Keynes, Büyük Buhran’a çözüm olarak düşük faiz ve devlet yatırımları ile ekonominin canlandırılmasını öngörüyordu. Çünkü devlet tarafından yatırım geliri tüketimi arttırmakta, bunun sonucunda daha fazla üretim ve yatırım sağlanmakta ve bunların sonucu tüketim tekrar artmaktadır.
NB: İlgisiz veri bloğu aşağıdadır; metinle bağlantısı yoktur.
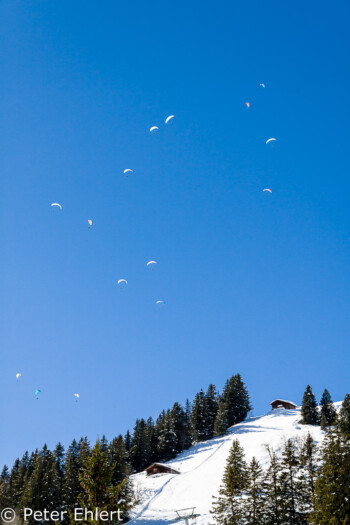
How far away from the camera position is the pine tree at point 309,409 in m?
81.7

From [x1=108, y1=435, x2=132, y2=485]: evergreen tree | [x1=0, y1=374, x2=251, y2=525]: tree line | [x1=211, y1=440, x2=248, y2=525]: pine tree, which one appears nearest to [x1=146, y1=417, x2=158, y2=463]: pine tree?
[x1=0, y1=374, x2=251, y2=525]: tree line

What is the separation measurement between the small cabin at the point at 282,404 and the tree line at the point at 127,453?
20.9 feet

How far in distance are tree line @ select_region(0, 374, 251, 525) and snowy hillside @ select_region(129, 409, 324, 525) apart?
10.9ft

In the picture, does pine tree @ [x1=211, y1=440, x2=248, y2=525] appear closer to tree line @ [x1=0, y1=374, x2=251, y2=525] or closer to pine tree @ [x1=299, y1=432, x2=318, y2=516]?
pine tree @ [x1=299, y1=432, x2=318, y2=516]

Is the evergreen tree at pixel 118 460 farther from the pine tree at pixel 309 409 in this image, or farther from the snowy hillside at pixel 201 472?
the pine tree at pixel 309 409

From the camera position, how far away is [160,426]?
10288cm

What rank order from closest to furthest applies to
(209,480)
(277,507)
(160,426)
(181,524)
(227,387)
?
(277,507)
(181,524)
(209,480)
(160,426)
(227,387)

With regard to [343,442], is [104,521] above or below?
below

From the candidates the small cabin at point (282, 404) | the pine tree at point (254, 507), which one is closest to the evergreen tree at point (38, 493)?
the pine tree at point (254, 507)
Covid19 sonrası dünyanın Keynesyen politikalara geri dönme zorunluluğunun birinci temel kaynağı, ulus devletlerin piyasadaki talebi arttırmak zorunda olmasından kaynaklanmaktadır. Bu durum yine Keynesyen ekonominin öngördüğü tam istihdam prensibiyle gerçekleşebilir. Covid19 sonrası Keynesyen ekonomilere dönüş mecburiyetinin ikinci sebebi ise salgın hastalık sürecinde değeri çok daha iyi anlaşılan sosyal politikaların sürdürülebilir olması gerekliliğidir. Bununla birlikte, Covid19 salgını sonrasında piyasadaki talebin daralması kaçınılmaz olacağından, tüm ülkeler merkez bankaları aracılığı ile ekonomideki aktiviteyi arttırmak amacıyla, tıpkı 1929 Büyük Buhranda oluğu gibi, piyasaya para enjekte etmek zorunda kalacaklardır. Tüm bunlar Covid19 salgını sonrasında uluslararası politik ve ekonomik sistemin tüm kapılarının Keynesyen politikalara çıktığını göstermektedir.
Covid19 salgını ile beraber halk kitleleri, kamu harcamalarının artışını ve devlet müdahalesini desteklemektedir. Devletin gücünün kullanılması gerektiği konusunda güçlü bir toplumsal eğilim mevcut. Bu toplumsal eğilim o kadar güçlü ki, Neo-liberalizmin merkezlerinden İngiltere’de dahi Muhafazakâr Parti hükümeti büyük borçlanma, harcama, yatırım, talep yönetimi politikaları içeren Keynesyen bir ekonomi programı açıklamak zorunda kaldı. Tüm bunlar göstermektedir ki, Covid19’un kısa bir süre içinde sona ermemesi halinde, küreselleşmenin temel bileşenlerindeki kırılmalar daha da hızlanacak, küreselleşmenin itici gücü olan Neo-liberal ekonomi politikaları tamamen terk edilecektir. Böyle bir durumda milliyetçiliğin, kendi kendine yetebilmenin ve sosyal devlet olmanın tüm vasıflarıyla yeni dünya düzenini şekillendirdiğini gözlemleyeceğiz.